Le lezioni in classe non contribuiscono alla diffusione del coronavirus. In altre parole, non c’è alcuna correlazione tra la scuola in presenza e l’andamento della pandemia Covid. Finalmente la scienza dà una risposta ad una domanda che ci poniamo da ormai un anno. In Italia le scuole sono rimaste più a lungo che altrove, eppure non è emersa una correlazione significativa che ne giustificasse la chiusura. La ricerca è stata condotta da epidemiologi, medici, biologi e statistici tra cui Sara Gandini dello Ieo di Milano. Partendo dal presupposto che il rischio zero non esiste, sulla base dei dati raccolti sono arrivati ad una conclusione importante: «La scuola è uno dei luoghi più sicuri rispetto alle possibilità di contagio», le parole riportate dal Corriere della Sera. Sono stati esaminati i dati del Miur incrociandoli con quelli delle Ats e della Protezione civile coprendo un campione del 97% delle scuole italiane, quindi oltre 7,3 milioni di studenti e 770mila insegnanti.
L’impennata di casi registrata tra ottobre e novembre, dunque, non va imputata all’apertura delle scuole. Il tasso di positività degli studenti rispetto al numero di tamponi fatti è al di sotto dell’1 per cento. Un altro aspetto importante è che la chiusura totale o parziale delle scuole, ad esempio in Campania e Lombardia, non ha influito sugli indici Kd e Rt.
LO STUDIO: “SCUOLA NON SPINGE CONTAGI COVID”

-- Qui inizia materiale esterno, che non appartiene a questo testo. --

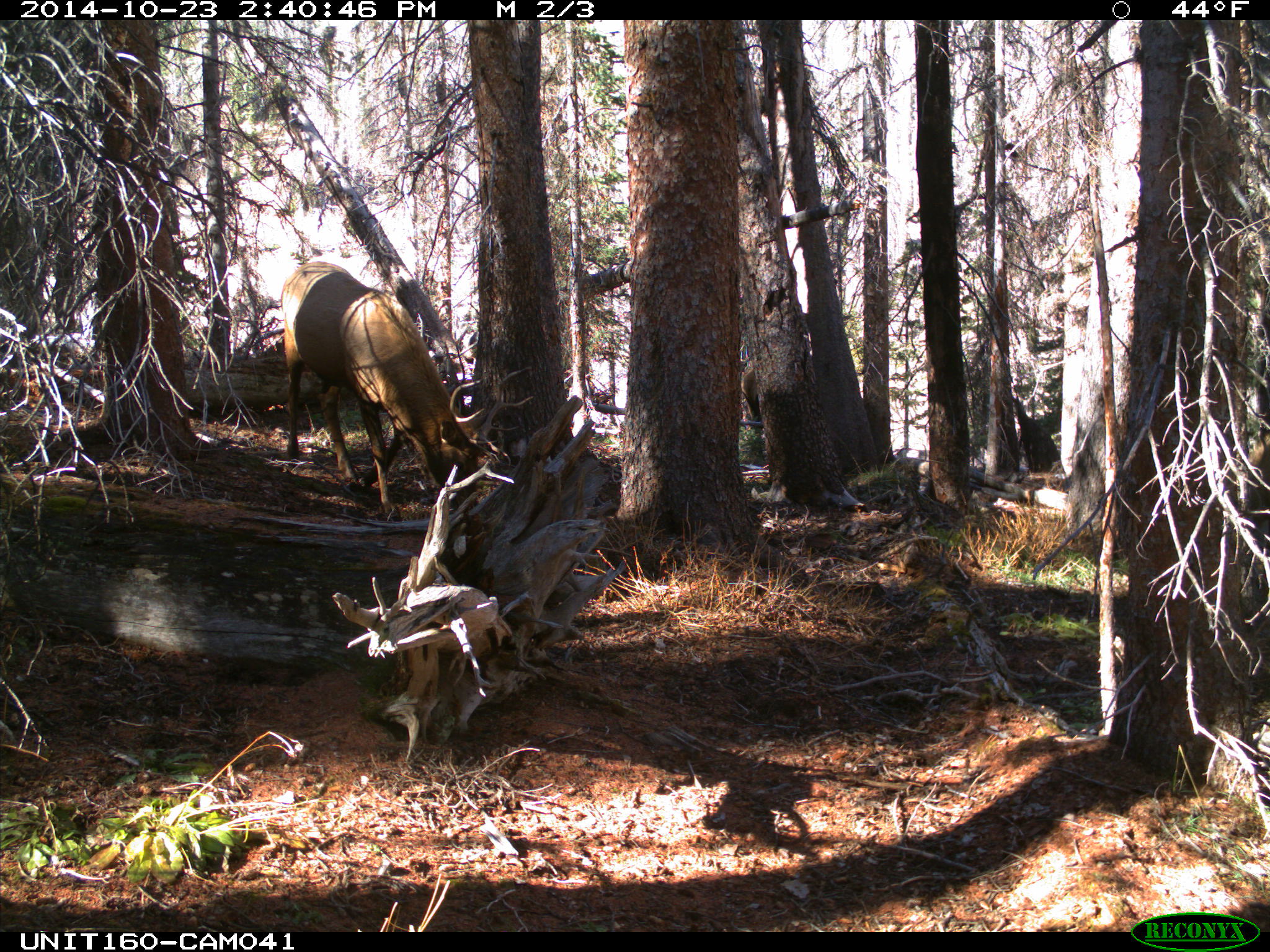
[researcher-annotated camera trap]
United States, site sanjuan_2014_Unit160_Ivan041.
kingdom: Animalia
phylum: Chordata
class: Mammalia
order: Artiodactyla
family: Cervidae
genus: Cervus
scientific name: Cervus elaphus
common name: red deer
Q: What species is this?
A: Cervus elaphus (red deer).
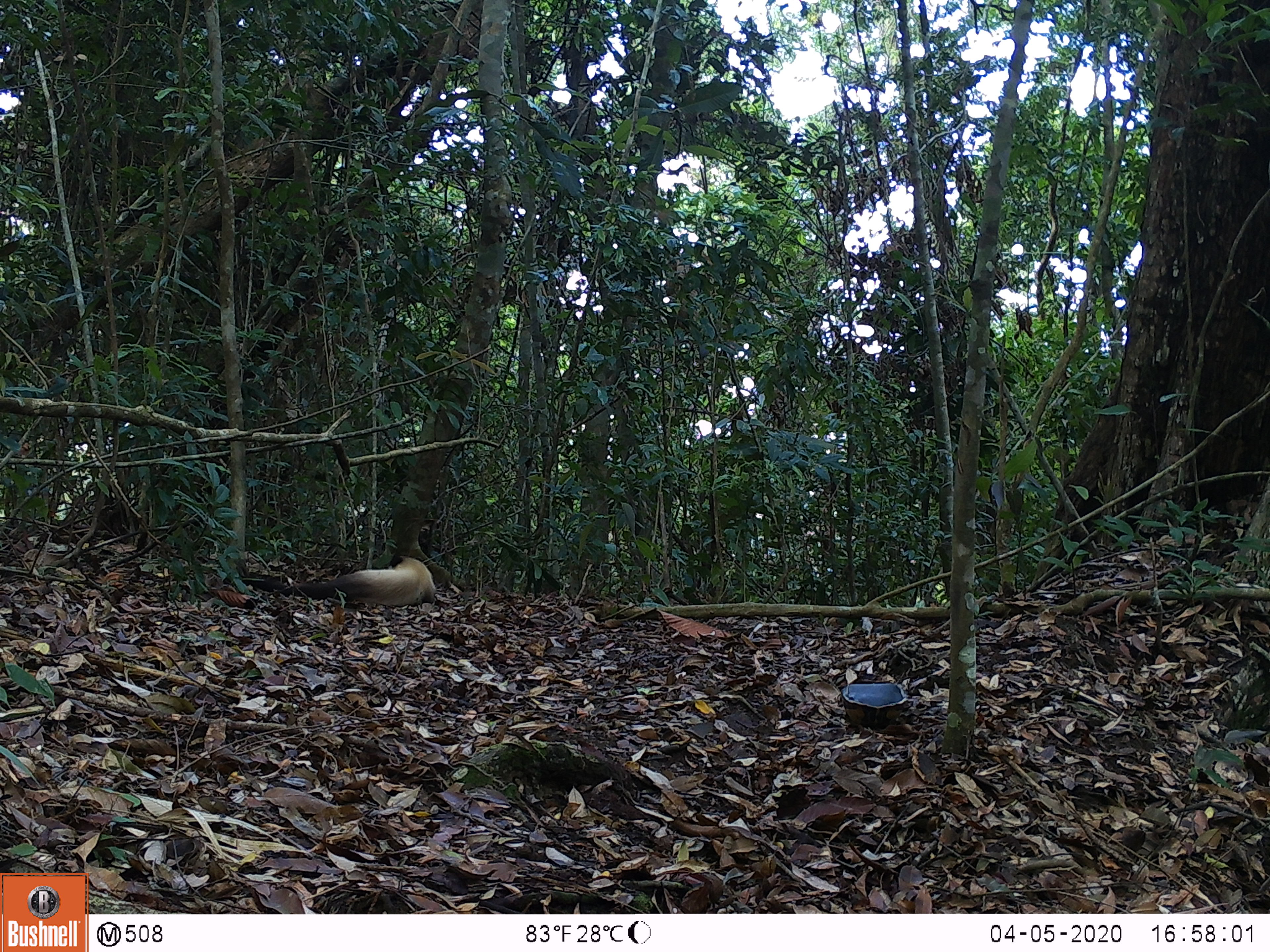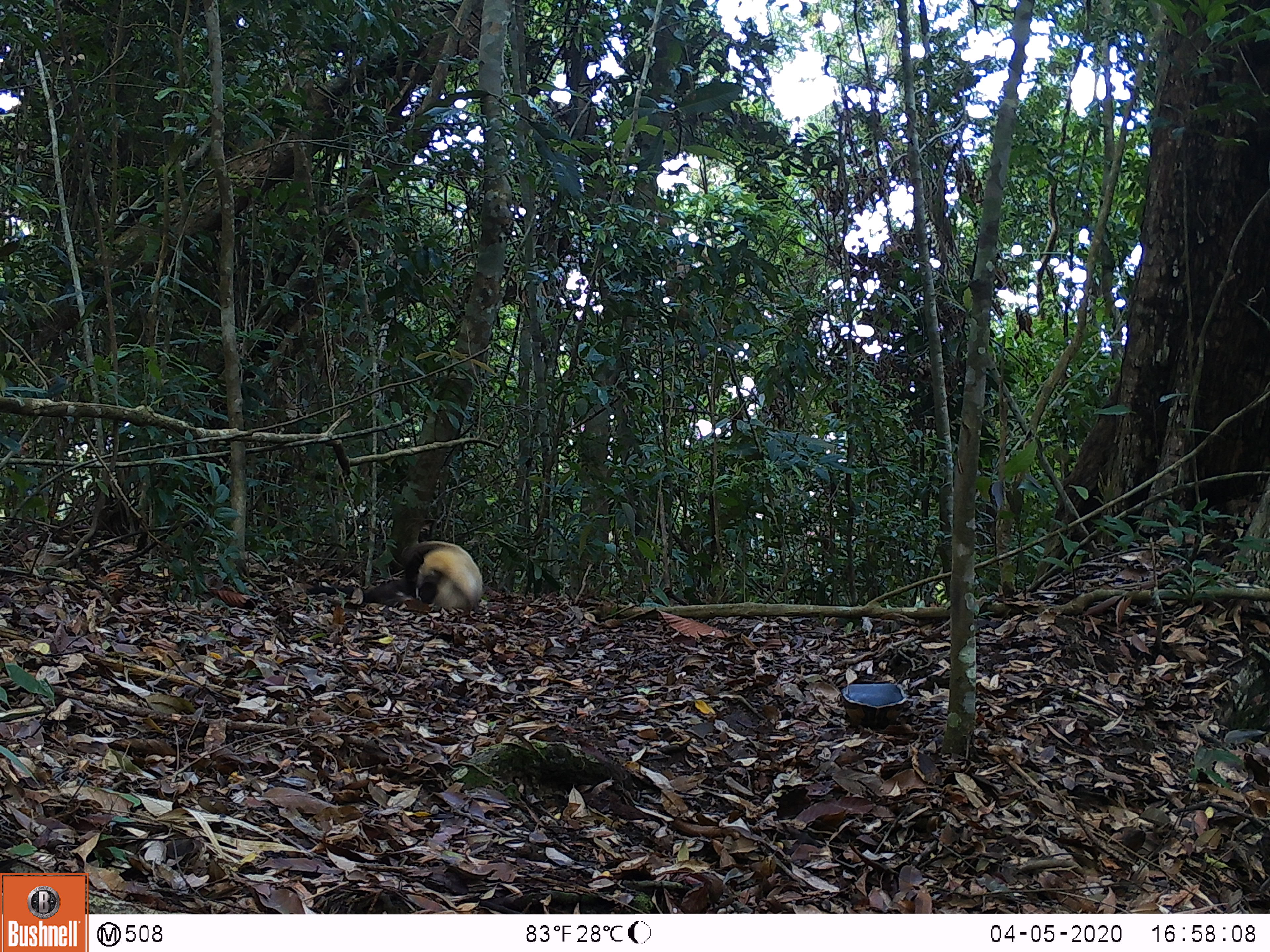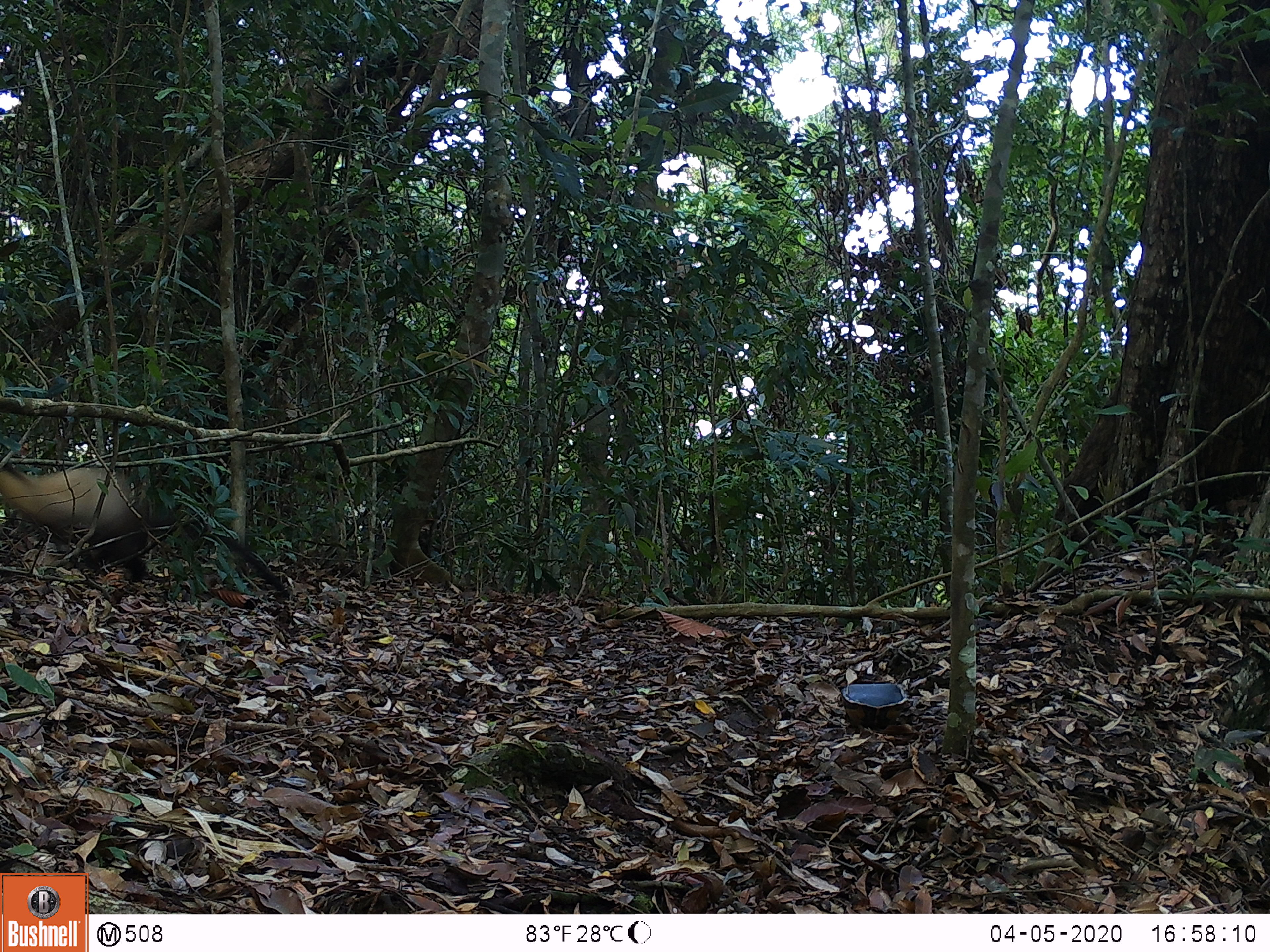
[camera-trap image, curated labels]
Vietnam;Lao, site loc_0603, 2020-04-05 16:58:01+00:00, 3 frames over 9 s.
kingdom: Animalia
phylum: Chordata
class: Mammalia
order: Carnivora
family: Mustelidae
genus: Martes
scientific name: Martes flavigula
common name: yellow-throated marten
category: yellow throated marten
Yellow throated marten (yellow-throated marten) (Martes flavigula). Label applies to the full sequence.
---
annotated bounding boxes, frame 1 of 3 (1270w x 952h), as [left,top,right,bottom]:
yellow throated marten: [241,554,436,607]; [841,683,906,729]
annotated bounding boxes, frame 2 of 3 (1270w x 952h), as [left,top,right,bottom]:
yellow throated marten: [305,540,483,611]; [841,682,906,730]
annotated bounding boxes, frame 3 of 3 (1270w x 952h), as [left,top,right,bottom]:
yellow throated marten: [0,467,291,598]; [840,683,906,732]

Questo primo grande studio condotto in Italia dimostra che il ruolo degli studenti nella trasmissione del coronavirus è marginale. I ragazzi si contagiano il 50% in meno degli adulti. Sono questi i veri responsabili della crescita sproporzionata della curva, anche con la variante inglese, secondo i ricercatori. Quindi, i focolai sono rari – meno del 7% di tutte le scuole – e la frequenza di trasmissione di Sars-CoV-2 da studente a docente è praticamente irrilevante. È quattro volte più probabile che gli insegnanti si contagino tra loro, come peraltro può accadere in qualsiasi ufficio. Non vi sono invece evidenze scientifiche dei vantaggi della chiusura delle scuole. Alla luce di tutto ciò, i ricercatori ritengono che le scuole vadano mantenute aperte. «La scuola dovrebbe essere l’ultima a chiudere e la prima a riaprire», ha dichiarato Sara Gandini, come riportato dal Corriere della Sera.
Esaminando i tassi di contagio della popolazione per fasce d’età partendo dai mesi autunnali, l’incidenza dei positivi tra gli alunni è inferiore di circa il 40 per cento per scuole elementari e medie e del 9% per quelle superiori rispetto a quella della popolazione generale. A fronte di un grande numero di test eseguiti ogni settimana nelle scuole, meno dell’1% sono risultati positivi. A ciò si aggiunge il fatto che i contagi salgono soprattutto tra i 20-59 anni, quindi i ragazzi non sono il “motore” della curva epidemica.